Objective:
Exactly the lines from the line that has "What span of" through the final line below are to be retyped, and the pictures are not.

## start

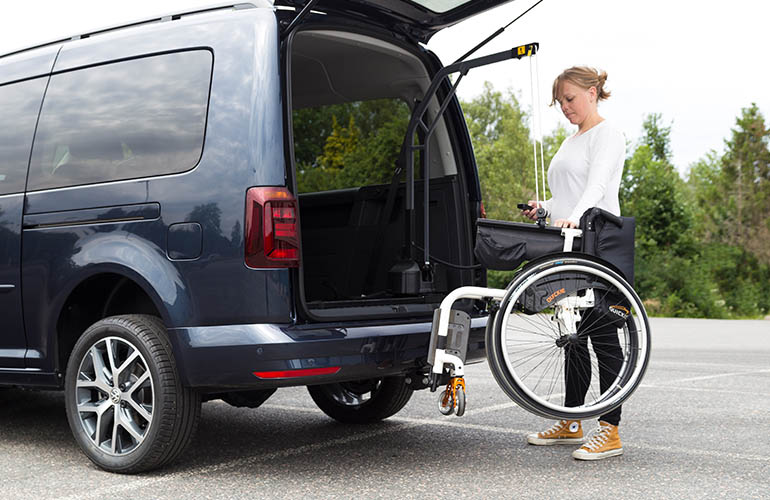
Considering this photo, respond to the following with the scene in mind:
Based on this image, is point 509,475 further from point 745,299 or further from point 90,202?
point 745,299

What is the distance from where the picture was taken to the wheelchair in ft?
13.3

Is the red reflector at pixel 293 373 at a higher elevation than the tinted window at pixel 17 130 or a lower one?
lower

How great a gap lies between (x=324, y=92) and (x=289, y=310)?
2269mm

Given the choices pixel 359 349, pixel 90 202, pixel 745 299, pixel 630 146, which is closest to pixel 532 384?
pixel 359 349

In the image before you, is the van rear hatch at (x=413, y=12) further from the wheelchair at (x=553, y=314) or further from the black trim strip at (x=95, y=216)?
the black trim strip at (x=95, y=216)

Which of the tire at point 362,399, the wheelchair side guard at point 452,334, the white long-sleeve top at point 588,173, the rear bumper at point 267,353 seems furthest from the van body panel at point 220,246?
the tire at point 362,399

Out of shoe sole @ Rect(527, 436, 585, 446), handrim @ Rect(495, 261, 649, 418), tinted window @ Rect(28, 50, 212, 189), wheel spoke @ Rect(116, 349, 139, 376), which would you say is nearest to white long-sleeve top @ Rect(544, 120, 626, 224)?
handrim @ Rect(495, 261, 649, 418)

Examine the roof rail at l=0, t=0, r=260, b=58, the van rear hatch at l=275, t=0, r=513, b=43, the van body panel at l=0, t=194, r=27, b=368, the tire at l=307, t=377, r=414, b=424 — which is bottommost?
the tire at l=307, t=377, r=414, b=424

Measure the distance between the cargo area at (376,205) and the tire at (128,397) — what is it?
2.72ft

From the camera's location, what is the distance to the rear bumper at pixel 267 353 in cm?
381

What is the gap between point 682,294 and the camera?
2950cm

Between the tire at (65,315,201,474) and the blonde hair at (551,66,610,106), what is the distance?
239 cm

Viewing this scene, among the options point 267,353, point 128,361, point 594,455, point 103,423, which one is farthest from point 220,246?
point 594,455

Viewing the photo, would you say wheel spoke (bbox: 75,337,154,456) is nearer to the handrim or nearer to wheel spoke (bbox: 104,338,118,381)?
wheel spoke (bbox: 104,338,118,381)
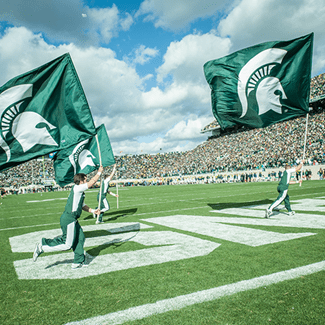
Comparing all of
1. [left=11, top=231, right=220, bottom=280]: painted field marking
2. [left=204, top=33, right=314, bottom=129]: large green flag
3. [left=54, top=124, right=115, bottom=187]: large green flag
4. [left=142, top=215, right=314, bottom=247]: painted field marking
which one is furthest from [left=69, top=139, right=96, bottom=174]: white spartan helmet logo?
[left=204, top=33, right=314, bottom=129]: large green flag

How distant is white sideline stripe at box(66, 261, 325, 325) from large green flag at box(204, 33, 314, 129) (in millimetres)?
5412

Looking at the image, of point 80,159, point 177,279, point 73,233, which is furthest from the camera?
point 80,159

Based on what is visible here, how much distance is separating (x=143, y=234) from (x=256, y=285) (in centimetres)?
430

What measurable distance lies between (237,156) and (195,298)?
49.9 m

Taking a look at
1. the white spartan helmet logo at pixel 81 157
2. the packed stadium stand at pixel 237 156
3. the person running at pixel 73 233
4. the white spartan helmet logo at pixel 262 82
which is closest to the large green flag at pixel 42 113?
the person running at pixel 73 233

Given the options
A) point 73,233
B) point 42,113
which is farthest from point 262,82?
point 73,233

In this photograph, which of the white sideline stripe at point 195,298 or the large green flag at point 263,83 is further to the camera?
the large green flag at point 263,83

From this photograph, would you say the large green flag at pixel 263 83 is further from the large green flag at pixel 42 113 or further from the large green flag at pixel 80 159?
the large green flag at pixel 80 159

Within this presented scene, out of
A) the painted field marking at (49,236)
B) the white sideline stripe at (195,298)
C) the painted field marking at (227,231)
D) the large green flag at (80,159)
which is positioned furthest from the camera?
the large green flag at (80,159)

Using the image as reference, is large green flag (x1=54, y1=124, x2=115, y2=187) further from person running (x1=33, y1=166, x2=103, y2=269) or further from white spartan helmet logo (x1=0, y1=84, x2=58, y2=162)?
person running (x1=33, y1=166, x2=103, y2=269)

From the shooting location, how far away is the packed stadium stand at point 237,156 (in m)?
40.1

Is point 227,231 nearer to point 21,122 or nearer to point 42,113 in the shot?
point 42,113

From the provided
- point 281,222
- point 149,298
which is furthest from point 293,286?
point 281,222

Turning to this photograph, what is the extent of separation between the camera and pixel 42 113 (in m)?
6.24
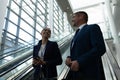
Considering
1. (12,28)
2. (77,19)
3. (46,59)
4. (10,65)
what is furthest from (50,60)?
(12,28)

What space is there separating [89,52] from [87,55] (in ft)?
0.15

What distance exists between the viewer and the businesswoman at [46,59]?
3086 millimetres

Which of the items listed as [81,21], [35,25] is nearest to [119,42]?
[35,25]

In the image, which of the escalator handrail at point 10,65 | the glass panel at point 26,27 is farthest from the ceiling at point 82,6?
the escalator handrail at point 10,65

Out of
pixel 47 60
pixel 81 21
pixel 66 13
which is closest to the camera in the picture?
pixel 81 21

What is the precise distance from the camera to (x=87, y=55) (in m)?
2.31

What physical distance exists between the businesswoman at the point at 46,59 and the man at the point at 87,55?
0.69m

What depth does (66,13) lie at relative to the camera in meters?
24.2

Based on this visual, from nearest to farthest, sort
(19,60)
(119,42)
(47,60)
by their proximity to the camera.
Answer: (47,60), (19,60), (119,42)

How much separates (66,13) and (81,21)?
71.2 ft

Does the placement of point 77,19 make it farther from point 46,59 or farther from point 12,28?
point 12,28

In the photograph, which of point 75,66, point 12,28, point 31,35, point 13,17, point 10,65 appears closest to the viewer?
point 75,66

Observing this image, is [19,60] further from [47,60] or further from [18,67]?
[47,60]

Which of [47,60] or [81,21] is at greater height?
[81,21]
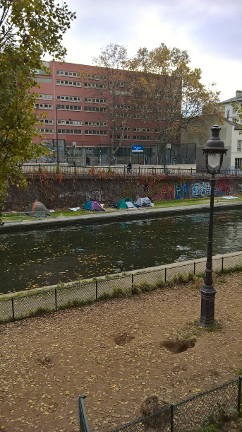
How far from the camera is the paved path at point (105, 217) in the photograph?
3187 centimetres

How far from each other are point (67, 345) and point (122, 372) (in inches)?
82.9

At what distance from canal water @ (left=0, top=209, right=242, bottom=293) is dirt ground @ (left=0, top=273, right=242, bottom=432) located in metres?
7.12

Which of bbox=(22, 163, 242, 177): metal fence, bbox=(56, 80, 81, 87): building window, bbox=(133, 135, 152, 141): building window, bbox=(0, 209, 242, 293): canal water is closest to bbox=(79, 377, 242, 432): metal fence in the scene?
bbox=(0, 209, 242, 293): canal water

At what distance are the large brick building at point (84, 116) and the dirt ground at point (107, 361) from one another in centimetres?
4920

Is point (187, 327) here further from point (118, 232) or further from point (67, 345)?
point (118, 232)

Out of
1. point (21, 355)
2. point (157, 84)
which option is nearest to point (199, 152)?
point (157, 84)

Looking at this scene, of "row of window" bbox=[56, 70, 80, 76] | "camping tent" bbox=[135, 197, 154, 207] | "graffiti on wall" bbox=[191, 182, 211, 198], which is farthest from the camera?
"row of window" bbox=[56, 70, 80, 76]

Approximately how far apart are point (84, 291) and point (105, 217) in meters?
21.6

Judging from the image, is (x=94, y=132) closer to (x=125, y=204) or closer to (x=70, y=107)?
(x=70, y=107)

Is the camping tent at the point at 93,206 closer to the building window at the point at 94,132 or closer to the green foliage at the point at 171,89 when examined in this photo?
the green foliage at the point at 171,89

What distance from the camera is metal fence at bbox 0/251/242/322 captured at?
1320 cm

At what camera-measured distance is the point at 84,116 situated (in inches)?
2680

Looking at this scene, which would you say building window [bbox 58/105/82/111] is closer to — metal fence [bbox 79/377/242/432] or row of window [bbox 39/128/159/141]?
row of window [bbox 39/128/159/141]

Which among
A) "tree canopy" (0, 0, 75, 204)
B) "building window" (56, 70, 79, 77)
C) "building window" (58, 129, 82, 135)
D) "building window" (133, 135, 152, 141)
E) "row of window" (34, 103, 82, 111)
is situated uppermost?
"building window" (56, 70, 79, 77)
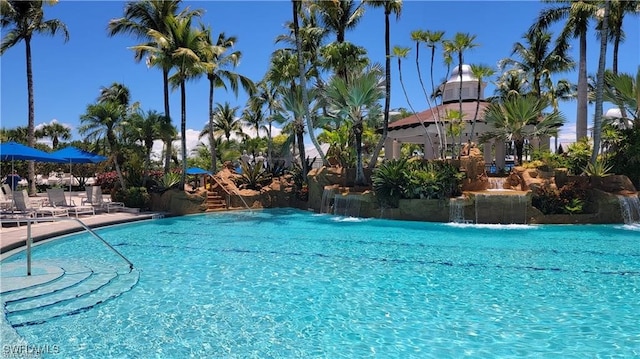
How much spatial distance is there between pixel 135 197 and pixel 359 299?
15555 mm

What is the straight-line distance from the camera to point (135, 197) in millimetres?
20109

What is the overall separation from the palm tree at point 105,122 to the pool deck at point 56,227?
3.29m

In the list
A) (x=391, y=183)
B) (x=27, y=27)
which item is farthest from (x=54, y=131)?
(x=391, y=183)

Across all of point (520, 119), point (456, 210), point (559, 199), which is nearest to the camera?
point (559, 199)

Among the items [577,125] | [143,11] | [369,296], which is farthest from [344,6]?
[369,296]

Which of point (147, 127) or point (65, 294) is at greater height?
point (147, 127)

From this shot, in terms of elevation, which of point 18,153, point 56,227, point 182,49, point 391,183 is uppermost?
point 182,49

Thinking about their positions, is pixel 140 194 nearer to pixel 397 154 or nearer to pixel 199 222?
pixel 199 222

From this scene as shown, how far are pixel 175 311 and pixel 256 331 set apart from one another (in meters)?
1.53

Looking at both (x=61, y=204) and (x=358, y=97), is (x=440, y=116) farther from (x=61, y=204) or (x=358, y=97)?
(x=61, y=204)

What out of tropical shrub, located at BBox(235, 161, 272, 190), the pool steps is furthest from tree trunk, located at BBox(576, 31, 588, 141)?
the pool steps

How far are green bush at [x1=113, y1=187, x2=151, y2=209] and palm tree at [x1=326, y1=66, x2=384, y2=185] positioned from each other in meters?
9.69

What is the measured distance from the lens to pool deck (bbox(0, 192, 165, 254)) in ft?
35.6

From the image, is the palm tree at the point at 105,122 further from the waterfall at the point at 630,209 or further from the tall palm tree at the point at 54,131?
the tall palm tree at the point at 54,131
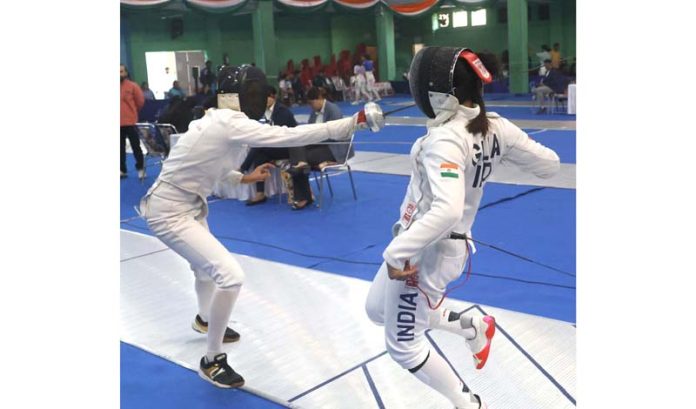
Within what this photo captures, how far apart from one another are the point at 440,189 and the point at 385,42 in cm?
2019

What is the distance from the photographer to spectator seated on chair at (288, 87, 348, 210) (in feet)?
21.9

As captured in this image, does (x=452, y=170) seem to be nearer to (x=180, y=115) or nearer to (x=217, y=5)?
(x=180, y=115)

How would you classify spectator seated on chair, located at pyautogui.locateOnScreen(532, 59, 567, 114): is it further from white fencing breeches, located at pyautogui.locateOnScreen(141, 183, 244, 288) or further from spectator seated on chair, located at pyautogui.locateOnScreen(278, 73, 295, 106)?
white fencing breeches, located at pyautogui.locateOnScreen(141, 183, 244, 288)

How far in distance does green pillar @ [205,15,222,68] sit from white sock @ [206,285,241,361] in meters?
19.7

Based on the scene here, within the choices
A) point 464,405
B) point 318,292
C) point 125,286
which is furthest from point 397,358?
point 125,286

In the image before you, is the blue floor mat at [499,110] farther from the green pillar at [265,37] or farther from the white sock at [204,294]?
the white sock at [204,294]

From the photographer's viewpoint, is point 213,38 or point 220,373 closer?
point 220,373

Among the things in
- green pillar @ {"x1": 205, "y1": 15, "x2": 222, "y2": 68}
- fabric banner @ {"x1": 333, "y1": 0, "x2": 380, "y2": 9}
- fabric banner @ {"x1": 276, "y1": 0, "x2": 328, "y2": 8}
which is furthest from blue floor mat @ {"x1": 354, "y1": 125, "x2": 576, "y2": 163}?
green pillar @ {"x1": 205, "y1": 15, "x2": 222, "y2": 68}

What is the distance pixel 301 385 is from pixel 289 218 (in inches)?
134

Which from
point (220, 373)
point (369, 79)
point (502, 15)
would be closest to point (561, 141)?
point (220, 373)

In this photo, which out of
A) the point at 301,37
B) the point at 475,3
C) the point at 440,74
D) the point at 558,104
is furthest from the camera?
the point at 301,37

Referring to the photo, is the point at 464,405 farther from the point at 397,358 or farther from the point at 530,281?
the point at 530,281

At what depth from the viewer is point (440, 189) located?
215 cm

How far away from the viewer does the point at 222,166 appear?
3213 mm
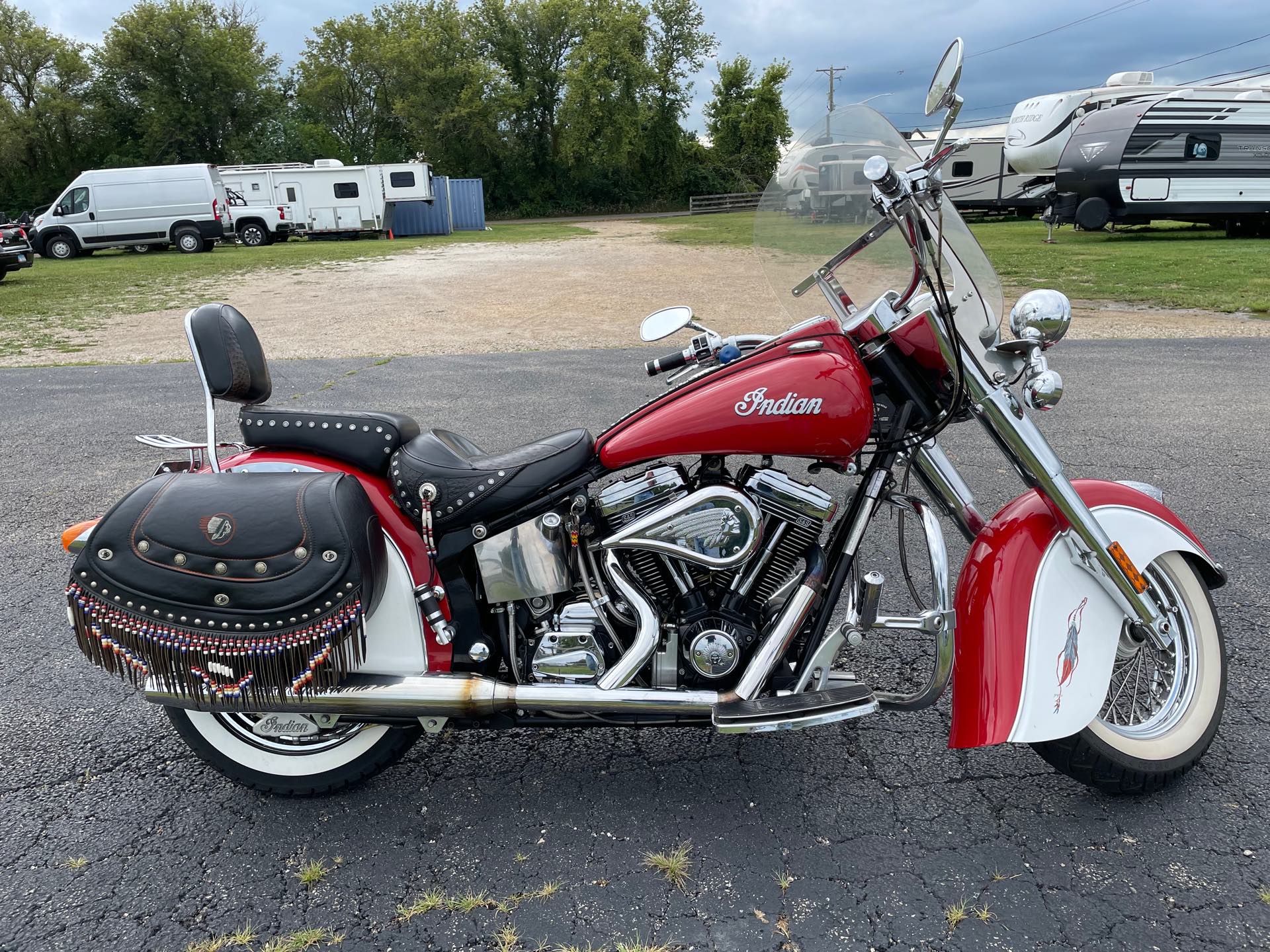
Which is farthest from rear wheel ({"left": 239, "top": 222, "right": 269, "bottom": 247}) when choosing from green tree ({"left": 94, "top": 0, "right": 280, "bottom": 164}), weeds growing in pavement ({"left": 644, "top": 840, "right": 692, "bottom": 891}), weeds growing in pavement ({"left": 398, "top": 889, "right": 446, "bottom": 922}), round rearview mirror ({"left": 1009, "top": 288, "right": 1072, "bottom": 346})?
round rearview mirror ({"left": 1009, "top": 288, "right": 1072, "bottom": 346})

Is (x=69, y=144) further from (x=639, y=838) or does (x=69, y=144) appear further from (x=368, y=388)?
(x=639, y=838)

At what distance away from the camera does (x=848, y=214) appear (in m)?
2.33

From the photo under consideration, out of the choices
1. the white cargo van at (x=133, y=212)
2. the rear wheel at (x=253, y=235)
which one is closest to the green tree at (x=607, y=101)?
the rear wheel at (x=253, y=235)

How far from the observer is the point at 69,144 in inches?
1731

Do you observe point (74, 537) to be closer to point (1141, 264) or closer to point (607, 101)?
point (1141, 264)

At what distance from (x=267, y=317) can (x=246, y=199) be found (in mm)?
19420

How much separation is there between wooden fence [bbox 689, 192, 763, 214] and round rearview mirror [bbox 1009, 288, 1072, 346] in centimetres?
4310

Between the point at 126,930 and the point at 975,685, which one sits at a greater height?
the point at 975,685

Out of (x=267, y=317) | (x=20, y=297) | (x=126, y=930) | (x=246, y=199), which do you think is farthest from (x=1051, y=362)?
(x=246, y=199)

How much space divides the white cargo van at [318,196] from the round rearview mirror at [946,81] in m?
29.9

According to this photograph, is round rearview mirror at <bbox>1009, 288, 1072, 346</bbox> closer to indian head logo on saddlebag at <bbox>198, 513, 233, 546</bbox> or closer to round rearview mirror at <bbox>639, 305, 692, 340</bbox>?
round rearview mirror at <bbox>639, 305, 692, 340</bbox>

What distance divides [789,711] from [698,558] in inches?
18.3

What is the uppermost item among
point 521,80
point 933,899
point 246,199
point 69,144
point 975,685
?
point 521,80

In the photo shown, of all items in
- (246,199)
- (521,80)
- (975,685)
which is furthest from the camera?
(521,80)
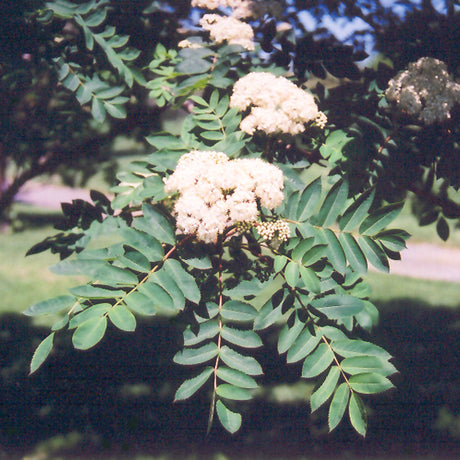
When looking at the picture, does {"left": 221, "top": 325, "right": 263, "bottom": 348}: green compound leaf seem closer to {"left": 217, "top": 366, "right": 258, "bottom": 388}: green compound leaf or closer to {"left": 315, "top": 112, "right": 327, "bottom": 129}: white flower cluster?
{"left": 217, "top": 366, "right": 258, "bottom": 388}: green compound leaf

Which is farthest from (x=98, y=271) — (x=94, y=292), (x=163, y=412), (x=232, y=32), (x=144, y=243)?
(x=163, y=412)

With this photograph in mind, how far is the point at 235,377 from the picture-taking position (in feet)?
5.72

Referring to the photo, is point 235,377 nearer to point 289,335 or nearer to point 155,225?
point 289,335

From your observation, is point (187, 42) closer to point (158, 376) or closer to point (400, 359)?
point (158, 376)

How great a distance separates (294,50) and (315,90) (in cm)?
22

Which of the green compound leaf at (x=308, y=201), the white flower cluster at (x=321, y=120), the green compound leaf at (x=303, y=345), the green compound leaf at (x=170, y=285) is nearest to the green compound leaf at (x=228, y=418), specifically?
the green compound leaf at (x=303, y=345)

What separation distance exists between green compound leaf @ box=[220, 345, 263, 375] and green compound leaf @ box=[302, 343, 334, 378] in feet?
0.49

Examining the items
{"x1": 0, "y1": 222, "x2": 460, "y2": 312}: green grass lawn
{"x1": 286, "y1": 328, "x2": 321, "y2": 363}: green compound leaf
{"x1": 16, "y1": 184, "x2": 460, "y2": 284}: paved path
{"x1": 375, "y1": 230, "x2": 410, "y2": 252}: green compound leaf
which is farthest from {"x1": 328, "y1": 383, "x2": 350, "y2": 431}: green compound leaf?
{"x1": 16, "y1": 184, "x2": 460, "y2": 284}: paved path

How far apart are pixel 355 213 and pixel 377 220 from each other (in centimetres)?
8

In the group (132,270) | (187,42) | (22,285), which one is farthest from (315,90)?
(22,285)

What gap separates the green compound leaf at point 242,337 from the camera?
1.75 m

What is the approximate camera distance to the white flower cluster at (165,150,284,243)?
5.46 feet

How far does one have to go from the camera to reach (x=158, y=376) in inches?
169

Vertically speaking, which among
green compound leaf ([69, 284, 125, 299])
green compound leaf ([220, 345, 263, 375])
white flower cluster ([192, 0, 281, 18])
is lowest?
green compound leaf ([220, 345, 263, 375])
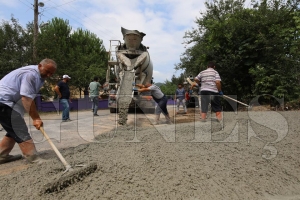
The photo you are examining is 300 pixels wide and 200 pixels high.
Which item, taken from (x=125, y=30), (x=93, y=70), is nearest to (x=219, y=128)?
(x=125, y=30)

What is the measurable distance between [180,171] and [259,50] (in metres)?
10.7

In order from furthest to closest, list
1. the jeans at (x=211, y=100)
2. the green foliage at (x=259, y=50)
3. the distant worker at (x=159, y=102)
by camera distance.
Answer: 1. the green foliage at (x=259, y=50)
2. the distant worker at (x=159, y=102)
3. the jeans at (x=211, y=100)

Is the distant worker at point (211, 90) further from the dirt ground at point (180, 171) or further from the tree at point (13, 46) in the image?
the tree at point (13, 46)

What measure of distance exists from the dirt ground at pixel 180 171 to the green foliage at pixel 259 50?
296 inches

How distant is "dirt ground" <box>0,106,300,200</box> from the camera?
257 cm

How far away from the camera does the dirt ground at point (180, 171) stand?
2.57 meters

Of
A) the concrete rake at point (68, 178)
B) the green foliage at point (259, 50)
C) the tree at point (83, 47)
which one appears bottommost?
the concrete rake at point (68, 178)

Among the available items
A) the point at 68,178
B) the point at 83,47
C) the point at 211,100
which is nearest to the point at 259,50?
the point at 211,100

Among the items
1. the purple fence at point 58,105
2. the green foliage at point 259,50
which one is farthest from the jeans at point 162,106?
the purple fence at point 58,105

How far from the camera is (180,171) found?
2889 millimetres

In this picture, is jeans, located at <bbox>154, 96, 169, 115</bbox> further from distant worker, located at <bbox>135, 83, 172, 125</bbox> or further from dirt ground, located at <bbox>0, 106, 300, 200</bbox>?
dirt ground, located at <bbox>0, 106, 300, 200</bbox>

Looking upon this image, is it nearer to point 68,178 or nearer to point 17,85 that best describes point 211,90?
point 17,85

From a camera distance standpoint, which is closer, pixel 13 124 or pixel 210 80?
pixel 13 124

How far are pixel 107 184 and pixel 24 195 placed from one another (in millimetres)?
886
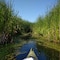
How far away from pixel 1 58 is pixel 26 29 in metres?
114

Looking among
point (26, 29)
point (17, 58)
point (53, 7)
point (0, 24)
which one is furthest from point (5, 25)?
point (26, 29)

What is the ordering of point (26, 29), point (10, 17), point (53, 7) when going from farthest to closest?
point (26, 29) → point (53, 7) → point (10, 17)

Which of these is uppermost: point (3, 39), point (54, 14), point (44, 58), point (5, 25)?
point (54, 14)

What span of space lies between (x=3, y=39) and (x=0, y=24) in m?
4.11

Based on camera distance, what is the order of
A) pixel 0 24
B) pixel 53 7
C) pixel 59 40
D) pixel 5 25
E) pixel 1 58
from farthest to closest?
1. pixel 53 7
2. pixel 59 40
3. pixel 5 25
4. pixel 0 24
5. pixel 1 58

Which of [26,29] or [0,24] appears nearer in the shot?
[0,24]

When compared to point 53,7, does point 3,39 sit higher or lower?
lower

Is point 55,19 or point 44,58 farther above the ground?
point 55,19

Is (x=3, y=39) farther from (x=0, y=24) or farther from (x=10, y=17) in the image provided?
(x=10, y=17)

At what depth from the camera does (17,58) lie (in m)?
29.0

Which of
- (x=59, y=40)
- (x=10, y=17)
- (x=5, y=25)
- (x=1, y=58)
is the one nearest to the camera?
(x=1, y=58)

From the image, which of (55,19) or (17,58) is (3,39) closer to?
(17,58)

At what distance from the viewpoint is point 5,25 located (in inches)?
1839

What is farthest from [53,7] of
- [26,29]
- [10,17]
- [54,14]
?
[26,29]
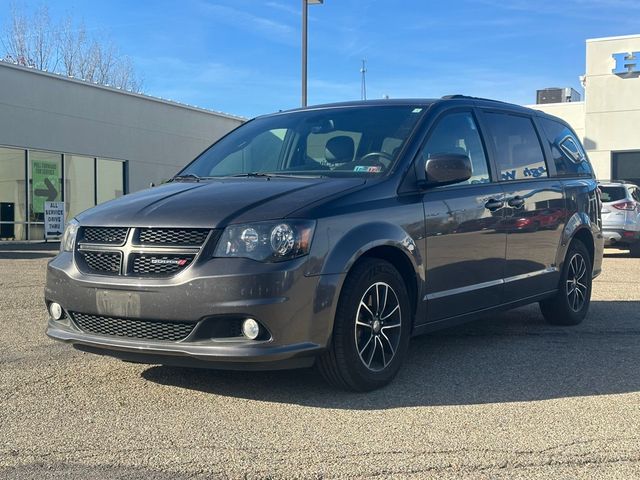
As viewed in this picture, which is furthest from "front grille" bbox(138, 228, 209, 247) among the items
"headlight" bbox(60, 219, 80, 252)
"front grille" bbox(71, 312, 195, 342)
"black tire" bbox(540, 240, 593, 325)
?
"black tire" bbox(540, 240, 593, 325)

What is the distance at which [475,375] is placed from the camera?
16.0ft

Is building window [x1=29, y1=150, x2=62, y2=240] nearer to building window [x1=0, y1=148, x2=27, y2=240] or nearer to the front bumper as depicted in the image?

## end

Response:
What span of space lies between (x=3, y=39) and (x=0, y=24) in m?
4.11

Based on camera distance, what is the order of
A) pixel 0 24
B) pixel 53 7
C) pixel 59 40
D) pixel 5 25
E) pixel 1 58
from farthest to closest?
1. pixel 53 7
2. pixel 59 40
3. pixel 5 25
4. pixel 0 24
5. pixel 1 58

Which of [26,29] or [0,24] appears nearer in the shot?
[0,24]

When compared to point 53,7, does point 3,39 sit higher or lower?
lower

Is point 55,19 or point 44,58 farther above the ground?
point 55,19

Is (x=3, y=39) farther from (x=0, y=24) or farther from (x=10, y=17) in the image provided?
(x=10, y=17)

At what depth from the camera does (17,58) lie (in m)?
29.0

Which of
- (x=59, y=40)
- (x=10, y=17)
- (x=5, y=25)
- (x=1, y=58)
is the one nearest to the camera?
(x=1, y=58)

From the image, which of (55,19) or (17,58) is (3,39) closer to?
(17,58)

At what distance from the viewpoint is point 5,25 located (in inches)?
1839

What is farthest from [53,7] of
- [26,29]
- [10,17]
- [54,14]
?
[26,29]
As viewed in this picture, which is furthest from "front grille" bbox(138, 228, 209, 247) among the items
"headlight" bbox(60, 219, 80, 252)
"front grille" bbox(71, 312, 195, 342)
"black tire" bbox(540, 240, 593, 325)
?
"black tire" bbox(540, 240, 593, 325)

What is the distance at which [475,375] is placed from the camera?
16.0ft

Is building window [x1=29, y1=150, x2=62, y2=240] nearer to building window [x1=0, y1=148, x2=27, y2=240] or nearer to the front bumper as depicted in the image?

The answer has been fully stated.